[[ Data shown open ]]

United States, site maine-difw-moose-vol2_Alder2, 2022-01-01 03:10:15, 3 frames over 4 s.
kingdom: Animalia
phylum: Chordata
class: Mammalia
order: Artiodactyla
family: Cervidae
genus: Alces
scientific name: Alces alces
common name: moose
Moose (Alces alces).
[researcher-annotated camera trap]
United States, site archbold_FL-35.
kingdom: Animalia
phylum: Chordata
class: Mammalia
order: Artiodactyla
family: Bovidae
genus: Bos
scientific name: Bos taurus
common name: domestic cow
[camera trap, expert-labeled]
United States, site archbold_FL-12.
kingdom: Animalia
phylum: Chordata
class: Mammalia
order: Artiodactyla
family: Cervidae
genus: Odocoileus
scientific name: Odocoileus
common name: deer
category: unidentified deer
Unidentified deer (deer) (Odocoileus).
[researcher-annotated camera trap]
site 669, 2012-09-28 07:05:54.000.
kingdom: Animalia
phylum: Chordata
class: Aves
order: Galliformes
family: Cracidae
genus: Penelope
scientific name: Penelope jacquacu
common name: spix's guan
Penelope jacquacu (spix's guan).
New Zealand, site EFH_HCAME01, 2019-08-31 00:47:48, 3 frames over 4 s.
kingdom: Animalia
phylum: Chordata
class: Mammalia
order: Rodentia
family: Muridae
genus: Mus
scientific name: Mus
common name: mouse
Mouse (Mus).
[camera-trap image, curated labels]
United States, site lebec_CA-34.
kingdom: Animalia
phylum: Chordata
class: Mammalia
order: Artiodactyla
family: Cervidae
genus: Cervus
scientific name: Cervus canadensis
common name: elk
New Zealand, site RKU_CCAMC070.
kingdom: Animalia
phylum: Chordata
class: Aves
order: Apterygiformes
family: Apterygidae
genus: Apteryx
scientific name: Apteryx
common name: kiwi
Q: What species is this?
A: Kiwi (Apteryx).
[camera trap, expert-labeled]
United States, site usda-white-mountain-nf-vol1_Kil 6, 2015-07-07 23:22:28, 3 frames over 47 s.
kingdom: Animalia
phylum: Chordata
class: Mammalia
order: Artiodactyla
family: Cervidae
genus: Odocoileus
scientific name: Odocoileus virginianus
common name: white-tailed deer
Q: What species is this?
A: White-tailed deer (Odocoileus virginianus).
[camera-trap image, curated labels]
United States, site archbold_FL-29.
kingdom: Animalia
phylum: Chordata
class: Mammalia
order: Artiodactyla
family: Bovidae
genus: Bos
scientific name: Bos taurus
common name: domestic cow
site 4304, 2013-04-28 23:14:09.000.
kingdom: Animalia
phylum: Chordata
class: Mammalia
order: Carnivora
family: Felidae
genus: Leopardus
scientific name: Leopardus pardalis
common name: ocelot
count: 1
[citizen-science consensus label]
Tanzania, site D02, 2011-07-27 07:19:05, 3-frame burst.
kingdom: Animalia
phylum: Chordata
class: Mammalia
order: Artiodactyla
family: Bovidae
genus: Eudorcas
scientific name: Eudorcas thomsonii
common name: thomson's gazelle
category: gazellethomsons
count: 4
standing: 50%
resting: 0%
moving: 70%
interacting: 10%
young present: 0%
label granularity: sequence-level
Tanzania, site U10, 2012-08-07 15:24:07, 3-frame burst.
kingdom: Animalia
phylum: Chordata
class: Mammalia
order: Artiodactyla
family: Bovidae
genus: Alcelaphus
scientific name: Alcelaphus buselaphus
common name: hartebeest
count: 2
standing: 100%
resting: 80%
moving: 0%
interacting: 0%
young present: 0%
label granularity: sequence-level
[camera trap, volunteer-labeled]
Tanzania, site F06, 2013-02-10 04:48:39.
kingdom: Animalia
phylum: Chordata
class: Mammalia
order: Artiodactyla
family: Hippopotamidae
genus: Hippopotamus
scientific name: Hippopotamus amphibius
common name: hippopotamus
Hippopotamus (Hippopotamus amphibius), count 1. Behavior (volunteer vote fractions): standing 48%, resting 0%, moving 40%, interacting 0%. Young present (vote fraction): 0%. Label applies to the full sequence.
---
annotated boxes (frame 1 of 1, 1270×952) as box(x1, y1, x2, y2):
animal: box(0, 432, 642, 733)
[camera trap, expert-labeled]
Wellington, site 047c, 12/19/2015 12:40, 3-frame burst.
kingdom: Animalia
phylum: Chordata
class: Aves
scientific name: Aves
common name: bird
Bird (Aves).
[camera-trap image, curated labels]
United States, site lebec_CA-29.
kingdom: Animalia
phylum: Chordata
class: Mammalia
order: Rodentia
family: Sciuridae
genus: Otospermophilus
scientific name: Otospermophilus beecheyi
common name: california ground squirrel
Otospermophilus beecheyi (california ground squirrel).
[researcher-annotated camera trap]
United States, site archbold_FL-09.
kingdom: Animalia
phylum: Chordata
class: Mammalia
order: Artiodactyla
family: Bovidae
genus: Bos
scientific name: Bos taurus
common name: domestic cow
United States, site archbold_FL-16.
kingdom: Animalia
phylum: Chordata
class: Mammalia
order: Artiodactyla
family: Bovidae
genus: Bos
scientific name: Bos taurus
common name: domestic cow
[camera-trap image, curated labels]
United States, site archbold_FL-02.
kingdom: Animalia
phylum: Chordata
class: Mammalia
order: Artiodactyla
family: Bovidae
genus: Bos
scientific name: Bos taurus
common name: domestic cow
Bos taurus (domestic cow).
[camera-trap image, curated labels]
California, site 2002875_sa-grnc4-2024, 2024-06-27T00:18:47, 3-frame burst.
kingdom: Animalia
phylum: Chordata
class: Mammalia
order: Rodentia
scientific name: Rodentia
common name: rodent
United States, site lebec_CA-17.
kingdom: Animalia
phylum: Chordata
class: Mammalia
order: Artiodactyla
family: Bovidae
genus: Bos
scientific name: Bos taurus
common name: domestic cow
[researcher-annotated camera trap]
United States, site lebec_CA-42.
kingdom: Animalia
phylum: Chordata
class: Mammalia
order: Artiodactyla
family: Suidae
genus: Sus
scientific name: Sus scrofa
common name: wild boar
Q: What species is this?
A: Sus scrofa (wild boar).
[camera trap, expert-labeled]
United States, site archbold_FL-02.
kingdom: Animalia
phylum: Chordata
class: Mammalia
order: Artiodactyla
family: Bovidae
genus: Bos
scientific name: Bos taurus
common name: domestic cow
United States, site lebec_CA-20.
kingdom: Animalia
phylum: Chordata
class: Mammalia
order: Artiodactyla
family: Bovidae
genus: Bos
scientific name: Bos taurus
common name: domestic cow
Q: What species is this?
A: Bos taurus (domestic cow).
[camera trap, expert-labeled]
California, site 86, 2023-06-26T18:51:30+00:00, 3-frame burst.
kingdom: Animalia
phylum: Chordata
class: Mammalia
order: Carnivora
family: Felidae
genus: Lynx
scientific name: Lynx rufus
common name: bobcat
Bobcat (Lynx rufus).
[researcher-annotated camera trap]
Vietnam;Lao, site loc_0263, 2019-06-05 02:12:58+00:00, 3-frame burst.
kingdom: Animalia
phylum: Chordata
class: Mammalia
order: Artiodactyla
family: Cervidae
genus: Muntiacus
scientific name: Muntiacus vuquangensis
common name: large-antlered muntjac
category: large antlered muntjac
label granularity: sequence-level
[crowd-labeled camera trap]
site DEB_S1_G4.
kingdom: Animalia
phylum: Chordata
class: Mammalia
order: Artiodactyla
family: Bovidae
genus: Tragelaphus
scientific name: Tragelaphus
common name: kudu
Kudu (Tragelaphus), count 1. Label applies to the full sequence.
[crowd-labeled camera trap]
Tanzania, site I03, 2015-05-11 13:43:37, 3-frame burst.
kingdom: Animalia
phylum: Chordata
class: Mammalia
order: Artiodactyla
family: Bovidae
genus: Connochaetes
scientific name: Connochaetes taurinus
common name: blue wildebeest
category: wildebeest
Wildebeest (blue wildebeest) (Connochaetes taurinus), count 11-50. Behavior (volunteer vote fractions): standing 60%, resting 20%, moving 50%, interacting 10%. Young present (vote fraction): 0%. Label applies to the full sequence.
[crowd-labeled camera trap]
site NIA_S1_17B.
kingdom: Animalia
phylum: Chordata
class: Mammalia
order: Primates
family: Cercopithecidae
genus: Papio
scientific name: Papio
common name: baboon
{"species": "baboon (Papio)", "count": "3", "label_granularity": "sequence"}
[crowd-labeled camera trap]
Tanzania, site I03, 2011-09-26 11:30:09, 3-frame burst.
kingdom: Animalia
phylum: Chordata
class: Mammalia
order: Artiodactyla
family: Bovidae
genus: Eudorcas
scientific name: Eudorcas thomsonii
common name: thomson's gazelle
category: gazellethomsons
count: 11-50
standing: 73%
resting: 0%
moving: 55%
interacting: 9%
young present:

[[ Data shown closed ]]

To do: All that is wanted is an exact copy of the lines above from the one with "common name: hartebeest" through the one with "scientific name: Hippopotamus amphibius", with both ends included.

Solution to the problem:
common name: hartebeest
count: 2
standing: 100%
resting: 80%
moving: 0%
interacting: 0%
young present: 0%
label granularity: sequence-level
[camera trap, volunteer-labeled]
Tanzania, site F06, 2013-02-10 04:48:39.
kingdom: Animalia
phylum: Chordata
class: Mammalia
order: Artiodactyla
family: Hippopotamidae
genus: Hippopotamus
scientific name: Hippopotamus amphibius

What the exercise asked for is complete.